Saturday, March 21, 2020

uncertain waters


In many ways, self-isolation is not much different than a typical weekend for me.  I prided myself on the ones I didn't have to leave the apartment.  The weekends I craved whenever something interfered..a lit event, social things, work.  I was stingy with these weekends, especially when I spent all my time at the studio and in the library. If I had social obligations or date night plans, they usually happened Friday night (if not usually late Thursday. If I was alone Fridays after I got off work, I usually luxuriated in take-out  and streaming movies or shows.  I'd order Chinese or Thai, or  a giant pizza I'd eat most of then snack on the rest through the weekend.  Saturday, I'd get up late, make breakfast, drink a lot of coffee, and then tend to writing business I didn't get to in the week prior. I'd do some cleaning  maybe later in the day, get groceries delivered every other week, take a nap, watch more on Netflix. I'd actually cook dinner, which rarely happened during the week (which was a mix of salads or frozen entrees microwaved or thrown together when I got home after 11pm most nights.) I'm not a fancy chef, but I made the things I like--pasta with meat sauce, parma rosa, fried rice, fajitas or tacos.  Or some of my mother's go-tos--ghoulash, tuna & noodles, or homemade pizza (becuase you can never have too much pizza).  Then I'd usually curl up on the couch or in bed for more movie-watching.

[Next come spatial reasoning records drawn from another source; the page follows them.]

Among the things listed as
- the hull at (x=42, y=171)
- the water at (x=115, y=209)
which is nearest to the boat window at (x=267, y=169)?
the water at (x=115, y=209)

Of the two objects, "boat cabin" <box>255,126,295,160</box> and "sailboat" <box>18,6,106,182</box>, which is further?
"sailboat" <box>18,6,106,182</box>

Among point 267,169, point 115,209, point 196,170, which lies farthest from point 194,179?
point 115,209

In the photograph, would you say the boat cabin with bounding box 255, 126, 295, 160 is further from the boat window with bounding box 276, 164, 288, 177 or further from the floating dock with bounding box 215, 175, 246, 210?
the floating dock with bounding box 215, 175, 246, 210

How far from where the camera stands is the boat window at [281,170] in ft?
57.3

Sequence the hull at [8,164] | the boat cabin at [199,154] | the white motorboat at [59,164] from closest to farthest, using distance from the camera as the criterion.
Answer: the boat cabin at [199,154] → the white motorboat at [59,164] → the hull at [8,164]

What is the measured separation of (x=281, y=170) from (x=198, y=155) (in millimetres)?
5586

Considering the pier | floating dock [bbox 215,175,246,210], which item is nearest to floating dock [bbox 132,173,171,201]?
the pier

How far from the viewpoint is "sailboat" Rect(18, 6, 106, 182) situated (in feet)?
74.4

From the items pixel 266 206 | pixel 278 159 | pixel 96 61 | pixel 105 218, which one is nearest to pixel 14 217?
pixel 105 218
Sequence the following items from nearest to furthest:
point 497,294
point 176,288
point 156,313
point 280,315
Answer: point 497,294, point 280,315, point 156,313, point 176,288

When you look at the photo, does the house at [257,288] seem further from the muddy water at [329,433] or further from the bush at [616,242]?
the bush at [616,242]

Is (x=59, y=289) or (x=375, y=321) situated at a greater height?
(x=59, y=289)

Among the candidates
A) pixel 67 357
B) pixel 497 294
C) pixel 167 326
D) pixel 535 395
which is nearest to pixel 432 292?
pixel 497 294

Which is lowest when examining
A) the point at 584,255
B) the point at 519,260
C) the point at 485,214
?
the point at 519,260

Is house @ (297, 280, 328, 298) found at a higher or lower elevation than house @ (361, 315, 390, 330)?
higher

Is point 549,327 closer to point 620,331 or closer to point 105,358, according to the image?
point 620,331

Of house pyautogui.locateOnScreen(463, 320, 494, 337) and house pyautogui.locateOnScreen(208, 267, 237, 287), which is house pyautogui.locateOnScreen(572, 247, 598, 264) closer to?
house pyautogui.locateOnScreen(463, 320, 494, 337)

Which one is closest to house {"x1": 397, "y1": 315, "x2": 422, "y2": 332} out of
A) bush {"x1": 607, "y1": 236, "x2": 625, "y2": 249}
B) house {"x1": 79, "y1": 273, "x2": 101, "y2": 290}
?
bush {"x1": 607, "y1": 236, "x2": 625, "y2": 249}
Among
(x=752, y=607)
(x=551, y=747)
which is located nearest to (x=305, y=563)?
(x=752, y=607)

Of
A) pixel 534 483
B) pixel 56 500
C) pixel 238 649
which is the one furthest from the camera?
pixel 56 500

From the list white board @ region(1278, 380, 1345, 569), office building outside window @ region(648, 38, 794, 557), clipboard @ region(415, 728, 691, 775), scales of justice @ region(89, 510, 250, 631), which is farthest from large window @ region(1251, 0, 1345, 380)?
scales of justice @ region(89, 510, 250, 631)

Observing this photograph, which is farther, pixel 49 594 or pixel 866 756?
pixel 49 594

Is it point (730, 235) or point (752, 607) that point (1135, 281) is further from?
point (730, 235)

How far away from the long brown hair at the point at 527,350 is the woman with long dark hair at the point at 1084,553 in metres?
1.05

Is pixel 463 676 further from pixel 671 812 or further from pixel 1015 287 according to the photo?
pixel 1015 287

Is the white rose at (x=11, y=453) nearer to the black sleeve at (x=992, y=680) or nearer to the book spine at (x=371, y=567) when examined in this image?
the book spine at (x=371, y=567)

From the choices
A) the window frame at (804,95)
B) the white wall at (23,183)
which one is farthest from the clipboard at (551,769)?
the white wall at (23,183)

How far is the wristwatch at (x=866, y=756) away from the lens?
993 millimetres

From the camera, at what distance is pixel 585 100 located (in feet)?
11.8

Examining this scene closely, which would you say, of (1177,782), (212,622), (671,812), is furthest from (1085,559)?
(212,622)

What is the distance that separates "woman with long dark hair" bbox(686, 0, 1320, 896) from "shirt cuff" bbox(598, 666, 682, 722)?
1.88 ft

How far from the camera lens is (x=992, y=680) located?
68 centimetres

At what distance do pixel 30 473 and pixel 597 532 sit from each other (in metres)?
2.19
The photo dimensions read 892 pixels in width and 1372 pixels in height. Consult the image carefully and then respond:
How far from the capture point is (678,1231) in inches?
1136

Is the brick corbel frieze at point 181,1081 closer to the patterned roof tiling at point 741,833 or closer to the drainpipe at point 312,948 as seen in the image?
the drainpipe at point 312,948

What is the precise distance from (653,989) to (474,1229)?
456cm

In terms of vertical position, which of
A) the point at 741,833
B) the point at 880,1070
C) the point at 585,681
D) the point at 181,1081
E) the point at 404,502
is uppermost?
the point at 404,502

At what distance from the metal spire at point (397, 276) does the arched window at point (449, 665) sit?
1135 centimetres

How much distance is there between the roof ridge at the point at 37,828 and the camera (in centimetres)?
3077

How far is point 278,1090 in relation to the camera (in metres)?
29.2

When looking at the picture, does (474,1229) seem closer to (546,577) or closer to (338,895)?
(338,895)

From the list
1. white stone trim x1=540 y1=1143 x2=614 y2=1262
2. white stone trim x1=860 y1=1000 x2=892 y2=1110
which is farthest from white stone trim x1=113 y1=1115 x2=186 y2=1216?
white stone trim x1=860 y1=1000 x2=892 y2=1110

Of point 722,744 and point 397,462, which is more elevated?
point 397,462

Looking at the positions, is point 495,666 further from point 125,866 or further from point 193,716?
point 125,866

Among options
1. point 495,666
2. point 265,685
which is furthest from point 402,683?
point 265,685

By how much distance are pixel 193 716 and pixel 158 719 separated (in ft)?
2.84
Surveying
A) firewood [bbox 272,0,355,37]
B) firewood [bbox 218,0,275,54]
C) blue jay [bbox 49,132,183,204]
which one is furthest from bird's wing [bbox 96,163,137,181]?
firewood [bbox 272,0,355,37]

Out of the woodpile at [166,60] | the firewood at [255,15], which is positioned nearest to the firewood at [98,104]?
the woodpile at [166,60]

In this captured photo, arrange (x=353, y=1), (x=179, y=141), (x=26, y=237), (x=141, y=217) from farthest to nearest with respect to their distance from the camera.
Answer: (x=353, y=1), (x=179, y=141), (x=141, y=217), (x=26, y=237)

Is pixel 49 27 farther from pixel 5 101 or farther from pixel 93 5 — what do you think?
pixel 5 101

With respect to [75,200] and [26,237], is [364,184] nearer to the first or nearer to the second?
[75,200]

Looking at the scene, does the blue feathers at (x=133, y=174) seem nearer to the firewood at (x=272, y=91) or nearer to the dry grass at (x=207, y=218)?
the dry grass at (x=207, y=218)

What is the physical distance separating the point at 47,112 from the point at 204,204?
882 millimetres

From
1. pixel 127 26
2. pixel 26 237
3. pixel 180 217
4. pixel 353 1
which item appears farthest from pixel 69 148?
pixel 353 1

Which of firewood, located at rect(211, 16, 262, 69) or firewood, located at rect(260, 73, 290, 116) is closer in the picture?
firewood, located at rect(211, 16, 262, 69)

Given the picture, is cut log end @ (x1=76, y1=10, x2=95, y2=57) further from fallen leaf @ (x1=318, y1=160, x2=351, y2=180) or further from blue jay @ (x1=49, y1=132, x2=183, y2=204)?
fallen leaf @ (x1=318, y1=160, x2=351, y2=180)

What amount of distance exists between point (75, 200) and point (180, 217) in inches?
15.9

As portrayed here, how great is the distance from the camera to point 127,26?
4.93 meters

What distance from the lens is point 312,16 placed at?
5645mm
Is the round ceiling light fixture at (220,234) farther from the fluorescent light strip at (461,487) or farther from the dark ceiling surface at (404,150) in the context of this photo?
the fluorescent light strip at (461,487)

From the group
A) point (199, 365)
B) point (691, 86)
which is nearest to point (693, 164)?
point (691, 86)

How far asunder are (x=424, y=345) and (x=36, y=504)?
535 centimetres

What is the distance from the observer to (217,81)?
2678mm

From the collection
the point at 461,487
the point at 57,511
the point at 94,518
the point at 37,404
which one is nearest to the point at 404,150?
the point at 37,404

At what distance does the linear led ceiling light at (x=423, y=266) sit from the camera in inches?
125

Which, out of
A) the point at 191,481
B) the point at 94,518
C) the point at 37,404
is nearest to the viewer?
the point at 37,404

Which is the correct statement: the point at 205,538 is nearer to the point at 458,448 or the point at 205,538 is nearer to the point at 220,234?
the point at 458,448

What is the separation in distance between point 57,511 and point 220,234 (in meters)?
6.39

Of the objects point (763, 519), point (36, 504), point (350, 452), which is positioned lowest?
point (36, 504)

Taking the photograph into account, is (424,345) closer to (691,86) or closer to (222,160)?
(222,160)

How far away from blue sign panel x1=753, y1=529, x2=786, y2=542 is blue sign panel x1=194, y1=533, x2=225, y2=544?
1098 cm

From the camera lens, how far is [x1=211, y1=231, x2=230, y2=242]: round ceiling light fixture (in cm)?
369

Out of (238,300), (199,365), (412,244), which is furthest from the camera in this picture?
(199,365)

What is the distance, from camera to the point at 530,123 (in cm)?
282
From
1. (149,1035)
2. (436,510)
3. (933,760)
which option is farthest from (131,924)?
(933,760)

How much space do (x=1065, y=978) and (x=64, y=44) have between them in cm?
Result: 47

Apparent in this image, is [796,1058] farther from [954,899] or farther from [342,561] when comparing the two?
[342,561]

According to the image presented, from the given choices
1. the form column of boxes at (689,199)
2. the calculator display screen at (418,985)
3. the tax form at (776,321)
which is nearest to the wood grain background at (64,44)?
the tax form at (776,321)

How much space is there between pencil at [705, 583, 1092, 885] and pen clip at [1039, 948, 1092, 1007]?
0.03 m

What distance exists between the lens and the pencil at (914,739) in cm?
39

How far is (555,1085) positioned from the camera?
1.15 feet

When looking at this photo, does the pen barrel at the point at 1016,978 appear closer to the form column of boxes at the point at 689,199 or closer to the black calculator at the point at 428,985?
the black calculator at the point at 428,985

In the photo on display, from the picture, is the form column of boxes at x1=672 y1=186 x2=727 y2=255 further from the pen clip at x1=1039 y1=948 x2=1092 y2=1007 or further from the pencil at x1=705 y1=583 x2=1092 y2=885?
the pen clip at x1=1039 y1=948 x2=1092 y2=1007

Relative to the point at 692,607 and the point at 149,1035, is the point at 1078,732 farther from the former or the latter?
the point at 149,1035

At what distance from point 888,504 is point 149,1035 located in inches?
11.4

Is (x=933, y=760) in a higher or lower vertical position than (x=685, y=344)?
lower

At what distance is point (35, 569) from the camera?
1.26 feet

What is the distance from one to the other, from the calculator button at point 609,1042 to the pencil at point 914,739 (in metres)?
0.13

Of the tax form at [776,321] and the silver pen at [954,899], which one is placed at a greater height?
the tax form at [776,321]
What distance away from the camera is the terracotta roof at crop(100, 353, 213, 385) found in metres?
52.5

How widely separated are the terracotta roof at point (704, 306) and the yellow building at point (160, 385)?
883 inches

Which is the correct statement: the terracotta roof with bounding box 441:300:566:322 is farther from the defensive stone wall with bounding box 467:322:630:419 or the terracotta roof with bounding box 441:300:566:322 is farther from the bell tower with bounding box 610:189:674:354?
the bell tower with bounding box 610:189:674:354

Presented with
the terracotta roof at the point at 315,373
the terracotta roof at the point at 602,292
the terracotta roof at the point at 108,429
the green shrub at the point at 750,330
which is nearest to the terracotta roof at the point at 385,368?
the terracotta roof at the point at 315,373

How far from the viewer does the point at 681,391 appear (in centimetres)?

Sundays were similar, though I once devoted time to art, but now usually more likely chapbook things I can't get finished during the week.  I'd watch You-Tube vlogs while I worked --plus size fashion, thrifting, #vanlife, horror & supernatural focused. Sunday meals were usually soup, chicken, made with thigh-meat to be nice and fatty.  Noddles, baby carrots, red onions, mushrooms. Sometimes chili.  Something I could throw on the stove and not really tend to. (I actually got a crockpot for X-mas, but haven't really given it good run yet.)  In the off hours, I was writing blog posts, reading journals & articles.  Some more cleaning.  Since my weeks were sort of hectic at work, sometimes I would double down on library projects that required a little more concentration & prep time than was allowed.

I would still engage socially, via e-mail,via texting, via my regular Sunday night phone call with my dad (once the Sunday night convo with my mom).  I never felt especially isolated.  There was a time, when I spent more time going out, depending on friend group dynamics, more time in bars or at readings, but most liked being at home to all other things, no matter how enjoyable. Outside of a few stray writing friends I saw on occasion, my closest friends were also co-workers, so we saw each other at work and then retreated to our own introvert bubbles on the weekends. I've struggled with loneliness, as I've written about before, which has nothing to do with people around me and everything to do with the loss of my mother. But on the whole, I feel like isolation is a regular and comfortable feeling for me, so it's been hard to wrap my head around the fact that I find this particular instance so uncomfortable. I still text and write to people, even talk on the phone.  I still interact on social media and correspond with authors and library co-workers, all of us working from home.  This would have been my dream scenario had you asked me in the crazier parts of my life. So why do I feel so disoriented and strange?

It might be anxiety, not about staying in my bubble, but what happens outside of it.  That uncertainty goblin.  I like to think I have control over my circumstances, the circumstances of the world around me, but I feel entirely adrift at this point. There is nothing I can do to calm the waters, so maybe I just need to be more comfortable drifting.  That ocean that threatens to swallow us, but still we float.   My occasional moments of feeling overwhelmed by all I need to do have been replaced by being overwhelmed with those uncertainties. I'd trade these feelings for all my bitching about having too much work to do.  Too many obligations.  When this passes and whatever is on the other side, someone slap me when I say I am overwhelmed because I'm only now beginning to really feel that emotion and this is worse.

I've been trying to mitigate by the "one day at a time" mantra of thousands of self help programs. To have a plan and a course of action. Today, I will think no further than bedtime.  Because there is still a lot to do from the inside, of course.  This last week has been an adjustment period.  A period of shock and panic. So today, I got up around noon.  Made coffee and a really good omelet.  Then set down to write this blog, and maybe later, finish the lib guide I've been working on in short bursts. I will make dinner (I'm thinking homemade pizza), sweep all the floors, watch some more of AHS: Apocalypse.  I will try not to worry about this month.  Or next month. Or how long this will last.  What will be lost becuase of it.